### TEXT SHOWN
The world is not cutting emissions fast enough
to prevent global temperatures from spiking into dangerous territory,
slashing crop yields and decimating food production in many parts of the
world, as well as flooding coastal cities while parching large swaths
of the globe, killing perhaps millions of mostly poor people from heat stress alone.
Solving
the climate imperative will require cutting greenhouse gas emissions
down to zero, ideally in this century, and probably sucking some out.
But solar geoengineering could prove a critical complement to
mitigation, giving humanity time to develop the political will and the
technologies to achieve the needed decarbonization.
With Mr. Trump pushing the United States, the world’s second-largest emitter after China, away from its mitigation commitments, geoengineering looks even more compelling.
“If
the United States starts going backwards or not going forward fast
enough in terms of emissions reductions, then more and more people will
start talking about these options,” said Mr. Pasztor, a former United
Nations assistant secretary general on climate change.
While
many of the scholars gathered in Washington expressed misgivings about
deploying geoengineering technologies, there was a near-universal
consensus on the need to invest more in research
— not only into the power to cool the atmosphere but also into the
potential side effects on the atmosphere’s chemistry and on weather
patterns in different world regions.

### GIVEN ENTRIES
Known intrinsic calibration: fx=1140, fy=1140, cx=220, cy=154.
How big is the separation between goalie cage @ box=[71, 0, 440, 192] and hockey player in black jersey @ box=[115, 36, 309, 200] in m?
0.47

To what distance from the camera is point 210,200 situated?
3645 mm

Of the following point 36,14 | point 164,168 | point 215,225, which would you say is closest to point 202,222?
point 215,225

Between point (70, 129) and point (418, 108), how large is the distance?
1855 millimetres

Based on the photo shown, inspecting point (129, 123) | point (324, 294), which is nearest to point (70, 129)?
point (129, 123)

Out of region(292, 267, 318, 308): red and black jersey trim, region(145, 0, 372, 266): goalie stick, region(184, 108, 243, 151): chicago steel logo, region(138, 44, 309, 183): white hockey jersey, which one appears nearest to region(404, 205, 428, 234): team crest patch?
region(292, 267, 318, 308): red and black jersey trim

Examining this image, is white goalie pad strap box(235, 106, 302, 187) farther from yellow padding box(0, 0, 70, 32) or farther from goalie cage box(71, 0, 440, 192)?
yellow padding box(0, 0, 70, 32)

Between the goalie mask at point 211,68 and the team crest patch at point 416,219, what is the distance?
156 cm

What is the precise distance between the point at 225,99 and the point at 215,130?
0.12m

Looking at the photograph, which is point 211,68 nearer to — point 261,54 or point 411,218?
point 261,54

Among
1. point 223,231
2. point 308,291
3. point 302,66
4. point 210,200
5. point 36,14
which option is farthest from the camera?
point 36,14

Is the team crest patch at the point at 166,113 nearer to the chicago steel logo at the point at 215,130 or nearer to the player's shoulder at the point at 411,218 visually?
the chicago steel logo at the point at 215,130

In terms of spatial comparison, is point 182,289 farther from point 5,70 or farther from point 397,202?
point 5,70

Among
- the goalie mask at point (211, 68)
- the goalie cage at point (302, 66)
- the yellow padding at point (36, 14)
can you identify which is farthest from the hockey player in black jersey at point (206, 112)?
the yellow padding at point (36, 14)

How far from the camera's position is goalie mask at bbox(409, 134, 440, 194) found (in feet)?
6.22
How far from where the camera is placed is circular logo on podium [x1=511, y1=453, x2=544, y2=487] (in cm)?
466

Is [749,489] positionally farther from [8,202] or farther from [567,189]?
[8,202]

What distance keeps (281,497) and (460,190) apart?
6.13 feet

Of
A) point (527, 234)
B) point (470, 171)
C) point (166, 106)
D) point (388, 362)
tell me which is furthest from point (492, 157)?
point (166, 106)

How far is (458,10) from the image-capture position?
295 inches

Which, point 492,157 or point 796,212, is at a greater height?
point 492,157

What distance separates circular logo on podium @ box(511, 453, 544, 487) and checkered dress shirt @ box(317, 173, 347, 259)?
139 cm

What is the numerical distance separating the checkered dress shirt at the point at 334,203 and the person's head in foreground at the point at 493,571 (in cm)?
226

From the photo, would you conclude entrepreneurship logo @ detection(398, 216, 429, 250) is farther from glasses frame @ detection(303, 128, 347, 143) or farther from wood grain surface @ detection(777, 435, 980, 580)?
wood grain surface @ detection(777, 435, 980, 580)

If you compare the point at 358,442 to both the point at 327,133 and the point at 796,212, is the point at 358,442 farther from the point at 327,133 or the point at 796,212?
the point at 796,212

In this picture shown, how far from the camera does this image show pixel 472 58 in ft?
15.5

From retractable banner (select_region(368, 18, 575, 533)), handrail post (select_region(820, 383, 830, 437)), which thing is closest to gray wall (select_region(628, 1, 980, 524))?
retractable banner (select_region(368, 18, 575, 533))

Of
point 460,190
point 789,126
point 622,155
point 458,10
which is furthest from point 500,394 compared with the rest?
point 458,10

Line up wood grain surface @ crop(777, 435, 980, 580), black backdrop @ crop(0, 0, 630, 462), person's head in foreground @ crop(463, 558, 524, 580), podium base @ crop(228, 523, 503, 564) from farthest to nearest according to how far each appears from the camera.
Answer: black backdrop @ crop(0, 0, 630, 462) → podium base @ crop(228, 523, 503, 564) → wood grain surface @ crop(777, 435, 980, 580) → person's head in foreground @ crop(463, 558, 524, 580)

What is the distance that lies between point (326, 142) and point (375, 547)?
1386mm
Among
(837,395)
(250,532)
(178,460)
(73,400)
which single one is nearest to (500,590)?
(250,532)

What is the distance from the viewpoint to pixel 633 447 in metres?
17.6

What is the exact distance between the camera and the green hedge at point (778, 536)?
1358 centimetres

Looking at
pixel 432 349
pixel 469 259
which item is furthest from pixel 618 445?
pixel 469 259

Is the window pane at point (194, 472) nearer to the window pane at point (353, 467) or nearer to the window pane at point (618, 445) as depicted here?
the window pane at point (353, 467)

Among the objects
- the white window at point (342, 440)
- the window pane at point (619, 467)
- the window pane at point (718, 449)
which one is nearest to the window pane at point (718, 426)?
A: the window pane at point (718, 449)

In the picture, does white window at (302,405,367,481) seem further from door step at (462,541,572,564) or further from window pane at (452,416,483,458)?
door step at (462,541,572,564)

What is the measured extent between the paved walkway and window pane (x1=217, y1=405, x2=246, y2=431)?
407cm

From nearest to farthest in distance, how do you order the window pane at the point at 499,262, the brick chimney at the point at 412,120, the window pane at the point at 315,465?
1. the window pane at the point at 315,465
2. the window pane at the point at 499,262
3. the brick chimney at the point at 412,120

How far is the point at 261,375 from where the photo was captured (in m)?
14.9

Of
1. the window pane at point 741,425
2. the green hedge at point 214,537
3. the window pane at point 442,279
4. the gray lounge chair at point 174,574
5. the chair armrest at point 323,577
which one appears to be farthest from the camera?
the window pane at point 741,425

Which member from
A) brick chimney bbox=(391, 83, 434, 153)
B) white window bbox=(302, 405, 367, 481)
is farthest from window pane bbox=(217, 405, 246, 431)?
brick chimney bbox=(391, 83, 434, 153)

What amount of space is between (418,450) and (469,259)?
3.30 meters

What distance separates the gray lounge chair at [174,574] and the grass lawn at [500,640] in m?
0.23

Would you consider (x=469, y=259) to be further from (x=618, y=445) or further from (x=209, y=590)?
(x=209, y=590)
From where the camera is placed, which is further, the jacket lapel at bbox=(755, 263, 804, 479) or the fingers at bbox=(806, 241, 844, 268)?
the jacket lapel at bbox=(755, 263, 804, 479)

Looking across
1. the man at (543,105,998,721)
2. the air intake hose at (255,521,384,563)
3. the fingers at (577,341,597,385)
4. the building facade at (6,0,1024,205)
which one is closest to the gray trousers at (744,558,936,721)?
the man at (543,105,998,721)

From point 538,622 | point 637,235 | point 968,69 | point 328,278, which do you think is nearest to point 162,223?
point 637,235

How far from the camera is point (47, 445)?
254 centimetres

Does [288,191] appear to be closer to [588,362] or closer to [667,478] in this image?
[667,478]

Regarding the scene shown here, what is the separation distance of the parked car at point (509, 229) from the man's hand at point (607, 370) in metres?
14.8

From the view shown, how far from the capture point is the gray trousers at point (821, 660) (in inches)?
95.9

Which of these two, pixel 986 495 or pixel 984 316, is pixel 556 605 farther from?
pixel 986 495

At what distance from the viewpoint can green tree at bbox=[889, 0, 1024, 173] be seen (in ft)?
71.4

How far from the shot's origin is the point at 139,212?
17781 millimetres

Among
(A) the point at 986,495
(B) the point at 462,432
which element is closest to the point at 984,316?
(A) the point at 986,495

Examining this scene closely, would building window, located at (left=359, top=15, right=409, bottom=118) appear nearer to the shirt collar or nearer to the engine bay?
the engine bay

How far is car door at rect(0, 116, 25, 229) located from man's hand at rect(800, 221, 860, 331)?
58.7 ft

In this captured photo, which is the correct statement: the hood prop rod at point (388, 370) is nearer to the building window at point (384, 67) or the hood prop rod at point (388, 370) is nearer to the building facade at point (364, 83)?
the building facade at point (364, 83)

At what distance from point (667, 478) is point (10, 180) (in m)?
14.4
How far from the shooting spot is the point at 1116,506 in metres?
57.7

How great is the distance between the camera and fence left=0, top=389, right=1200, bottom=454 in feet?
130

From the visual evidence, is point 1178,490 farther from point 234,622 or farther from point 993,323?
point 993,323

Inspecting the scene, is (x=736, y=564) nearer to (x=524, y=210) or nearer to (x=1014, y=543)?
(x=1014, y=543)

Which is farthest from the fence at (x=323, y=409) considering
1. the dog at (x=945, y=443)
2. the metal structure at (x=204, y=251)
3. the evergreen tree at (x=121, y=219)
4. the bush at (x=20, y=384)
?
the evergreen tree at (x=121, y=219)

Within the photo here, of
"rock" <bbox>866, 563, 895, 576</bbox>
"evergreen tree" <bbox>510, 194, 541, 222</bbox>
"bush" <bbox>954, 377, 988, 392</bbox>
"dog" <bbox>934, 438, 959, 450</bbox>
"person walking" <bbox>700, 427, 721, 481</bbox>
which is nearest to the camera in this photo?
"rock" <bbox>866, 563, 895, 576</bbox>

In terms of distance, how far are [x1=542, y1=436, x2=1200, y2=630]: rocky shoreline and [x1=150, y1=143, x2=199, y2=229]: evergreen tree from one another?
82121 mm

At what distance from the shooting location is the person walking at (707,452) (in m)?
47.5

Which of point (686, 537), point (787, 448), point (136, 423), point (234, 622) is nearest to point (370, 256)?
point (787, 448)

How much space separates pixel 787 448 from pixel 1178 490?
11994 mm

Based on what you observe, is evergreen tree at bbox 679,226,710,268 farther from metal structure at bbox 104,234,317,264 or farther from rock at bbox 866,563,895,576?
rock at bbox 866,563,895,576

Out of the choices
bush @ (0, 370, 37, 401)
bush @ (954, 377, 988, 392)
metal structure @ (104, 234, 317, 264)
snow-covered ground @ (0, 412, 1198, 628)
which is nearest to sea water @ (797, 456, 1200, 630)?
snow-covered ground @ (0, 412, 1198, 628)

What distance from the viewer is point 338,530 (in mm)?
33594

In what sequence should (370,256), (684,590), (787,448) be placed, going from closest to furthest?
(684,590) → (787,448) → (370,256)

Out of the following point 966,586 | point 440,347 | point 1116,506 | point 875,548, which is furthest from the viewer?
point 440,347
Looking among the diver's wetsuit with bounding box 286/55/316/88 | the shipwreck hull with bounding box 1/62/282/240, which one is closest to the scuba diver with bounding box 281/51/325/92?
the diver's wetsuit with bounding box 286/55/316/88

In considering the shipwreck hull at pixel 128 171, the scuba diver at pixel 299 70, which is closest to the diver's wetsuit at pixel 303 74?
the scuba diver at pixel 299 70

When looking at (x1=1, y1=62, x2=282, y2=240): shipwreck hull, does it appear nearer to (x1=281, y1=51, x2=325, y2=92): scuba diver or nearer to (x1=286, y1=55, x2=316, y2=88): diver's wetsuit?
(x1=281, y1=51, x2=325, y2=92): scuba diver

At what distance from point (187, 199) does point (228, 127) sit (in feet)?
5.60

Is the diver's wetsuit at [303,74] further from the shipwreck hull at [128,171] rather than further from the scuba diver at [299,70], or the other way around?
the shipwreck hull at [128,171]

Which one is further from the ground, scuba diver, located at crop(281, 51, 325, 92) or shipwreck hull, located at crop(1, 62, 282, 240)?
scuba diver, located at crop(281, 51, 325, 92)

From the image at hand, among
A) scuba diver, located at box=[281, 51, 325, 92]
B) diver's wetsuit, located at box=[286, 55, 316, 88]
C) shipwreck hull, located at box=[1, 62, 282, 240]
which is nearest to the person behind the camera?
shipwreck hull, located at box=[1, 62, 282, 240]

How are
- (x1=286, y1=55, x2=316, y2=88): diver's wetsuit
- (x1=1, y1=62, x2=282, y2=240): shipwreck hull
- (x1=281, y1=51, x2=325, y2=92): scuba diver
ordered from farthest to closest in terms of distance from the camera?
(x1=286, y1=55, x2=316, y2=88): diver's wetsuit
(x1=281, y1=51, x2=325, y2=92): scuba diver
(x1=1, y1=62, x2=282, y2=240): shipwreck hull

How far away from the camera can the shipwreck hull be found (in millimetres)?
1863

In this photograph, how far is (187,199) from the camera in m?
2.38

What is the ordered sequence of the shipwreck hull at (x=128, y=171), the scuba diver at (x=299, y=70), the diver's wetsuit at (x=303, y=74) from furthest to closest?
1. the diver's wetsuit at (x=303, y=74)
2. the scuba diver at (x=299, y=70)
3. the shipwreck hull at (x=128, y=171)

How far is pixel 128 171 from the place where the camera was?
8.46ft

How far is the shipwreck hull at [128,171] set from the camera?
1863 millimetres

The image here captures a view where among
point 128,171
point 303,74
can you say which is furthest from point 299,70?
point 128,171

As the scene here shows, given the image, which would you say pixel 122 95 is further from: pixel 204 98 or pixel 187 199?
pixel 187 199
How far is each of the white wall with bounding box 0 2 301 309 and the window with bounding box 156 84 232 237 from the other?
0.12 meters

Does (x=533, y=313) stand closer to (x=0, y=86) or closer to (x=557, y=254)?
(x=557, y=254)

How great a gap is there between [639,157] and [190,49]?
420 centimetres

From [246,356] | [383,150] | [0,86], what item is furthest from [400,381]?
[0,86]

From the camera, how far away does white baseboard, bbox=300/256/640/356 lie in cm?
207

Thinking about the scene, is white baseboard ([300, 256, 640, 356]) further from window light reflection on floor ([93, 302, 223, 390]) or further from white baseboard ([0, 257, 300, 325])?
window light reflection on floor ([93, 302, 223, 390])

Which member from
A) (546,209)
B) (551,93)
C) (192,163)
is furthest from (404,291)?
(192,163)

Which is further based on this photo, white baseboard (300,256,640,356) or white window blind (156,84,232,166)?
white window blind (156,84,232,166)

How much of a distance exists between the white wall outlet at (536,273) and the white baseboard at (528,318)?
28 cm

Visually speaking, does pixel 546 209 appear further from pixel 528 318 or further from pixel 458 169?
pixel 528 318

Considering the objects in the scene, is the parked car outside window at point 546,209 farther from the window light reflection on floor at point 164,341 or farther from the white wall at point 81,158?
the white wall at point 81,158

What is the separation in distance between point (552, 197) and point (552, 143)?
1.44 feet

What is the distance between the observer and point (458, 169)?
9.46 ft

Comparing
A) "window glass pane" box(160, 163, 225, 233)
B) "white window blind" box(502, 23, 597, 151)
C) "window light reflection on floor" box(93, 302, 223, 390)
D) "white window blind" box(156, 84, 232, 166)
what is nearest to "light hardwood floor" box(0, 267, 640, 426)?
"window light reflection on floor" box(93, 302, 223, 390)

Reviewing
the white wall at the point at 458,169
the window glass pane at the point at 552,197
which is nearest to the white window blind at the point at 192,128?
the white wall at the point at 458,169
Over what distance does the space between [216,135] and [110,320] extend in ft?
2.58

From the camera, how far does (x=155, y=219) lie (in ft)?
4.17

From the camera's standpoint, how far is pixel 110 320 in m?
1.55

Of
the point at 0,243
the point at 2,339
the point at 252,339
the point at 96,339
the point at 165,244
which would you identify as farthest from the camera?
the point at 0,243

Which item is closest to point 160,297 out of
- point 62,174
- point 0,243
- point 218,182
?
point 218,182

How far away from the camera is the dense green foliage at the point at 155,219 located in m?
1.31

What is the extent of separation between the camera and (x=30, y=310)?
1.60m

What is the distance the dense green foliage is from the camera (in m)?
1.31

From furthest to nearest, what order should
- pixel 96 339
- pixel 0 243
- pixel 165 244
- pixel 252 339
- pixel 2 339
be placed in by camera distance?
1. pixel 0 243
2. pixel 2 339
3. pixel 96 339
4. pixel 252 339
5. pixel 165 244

### YOUR INSTRUCTIONS
Answer these from the geoengineering text above.
1. Which country does the text call the world's largest emitter?
2. What former post did Mr. Pasztor hold?
3. In what city were the scholars gathered?

### ANSWER IN FULL
1. China
2. United Nations assistant secretary general on climate change
3. Washington